Lettera di una lavoratrice che racconta l’assurda normalità della discriminazione di genere durante un colloquio di lavoro. Non è purtroppo la prima volta che questo tipo di discriminazione accade e che ci venga segnalato. Ma a costo di ripeterci vogliamo mantenere alta l’attenzione lasciando la parola alle lavoratrici! Articolo tratto da BgReport.

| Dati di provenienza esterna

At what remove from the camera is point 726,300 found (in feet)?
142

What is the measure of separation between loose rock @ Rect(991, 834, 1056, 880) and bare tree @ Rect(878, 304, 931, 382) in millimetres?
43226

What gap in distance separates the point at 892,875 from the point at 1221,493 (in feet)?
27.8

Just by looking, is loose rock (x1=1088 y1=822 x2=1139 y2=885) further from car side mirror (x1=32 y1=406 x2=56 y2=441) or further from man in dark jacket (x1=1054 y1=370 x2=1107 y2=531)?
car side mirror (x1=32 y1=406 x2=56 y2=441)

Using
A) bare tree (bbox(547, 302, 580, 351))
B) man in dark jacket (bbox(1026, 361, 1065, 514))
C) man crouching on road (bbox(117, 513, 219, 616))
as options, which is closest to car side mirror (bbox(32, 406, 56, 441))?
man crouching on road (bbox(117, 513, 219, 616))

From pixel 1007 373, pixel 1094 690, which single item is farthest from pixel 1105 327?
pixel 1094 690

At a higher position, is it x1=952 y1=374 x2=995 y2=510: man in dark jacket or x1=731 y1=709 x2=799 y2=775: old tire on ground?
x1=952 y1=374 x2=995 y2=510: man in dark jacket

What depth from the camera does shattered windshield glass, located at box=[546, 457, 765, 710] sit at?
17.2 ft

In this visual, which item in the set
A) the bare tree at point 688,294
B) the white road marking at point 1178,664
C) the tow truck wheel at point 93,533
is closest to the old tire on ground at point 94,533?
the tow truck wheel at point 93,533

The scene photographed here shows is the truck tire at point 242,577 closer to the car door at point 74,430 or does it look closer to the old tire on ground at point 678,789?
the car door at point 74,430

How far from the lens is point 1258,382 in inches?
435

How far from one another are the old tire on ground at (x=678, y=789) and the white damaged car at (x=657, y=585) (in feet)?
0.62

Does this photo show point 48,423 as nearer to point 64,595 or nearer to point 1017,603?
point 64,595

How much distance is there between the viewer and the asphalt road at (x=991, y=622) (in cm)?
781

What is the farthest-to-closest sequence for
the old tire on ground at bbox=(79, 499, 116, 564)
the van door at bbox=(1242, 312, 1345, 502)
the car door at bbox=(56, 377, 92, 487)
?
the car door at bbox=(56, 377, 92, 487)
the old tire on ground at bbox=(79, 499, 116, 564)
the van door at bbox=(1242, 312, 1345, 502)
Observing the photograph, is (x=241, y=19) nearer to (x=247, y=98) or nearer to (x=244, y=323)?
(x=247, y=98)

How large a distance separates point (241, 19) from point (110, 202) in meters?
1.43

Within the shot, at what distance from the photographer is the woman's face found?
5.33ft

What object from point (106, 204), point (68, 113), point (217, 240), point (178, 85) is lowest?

Sostenere colloqui di lavoro non è mai divertente, soprattutto se hai necessità reale di lavorare. Lo è ancora di meno se chi seleziona il personale ti rivolge domande sulla tua volontà di avere figli. Sono una studentessa universitaria e ho sostenuto qualche settimana fa un primo colloquio con una cooperativa bergamasca che si occupa di servizi alla prima infanzia, disabilità, psichiatria e di migranti; cercavano un assistente scolastico. Il colloquio è stato molto lungo, un’ora e un quarto, e al termine il responsabile del personale mi ha detto: “vorrei capire quali sono i tuoi progetti per il futuro, sai, vogliamo investire su persone valide per fare ricambio”; io non avevo capito, e convinta di fare una battuta, gli ho risposto: “non capisco, vuoi sapere se voglio avere dei bambini?”. Inaspettatamente lui ha ribattuto: “Sì, se vuoi fare famiglia. Io sono molto contento se le mie dipendenti hanno una vita serena e se fanno famiglia, ma ciò implica problemi tecnici per noi. Io non sono maschilista, ma l’anno scorso ho avuto dieci maternità da sostituire e in queste condizioni non posso dare continuità ai ragazzi, creare una relazione”. Io, allibita, me ne sono andata con un peso sullo stomaco.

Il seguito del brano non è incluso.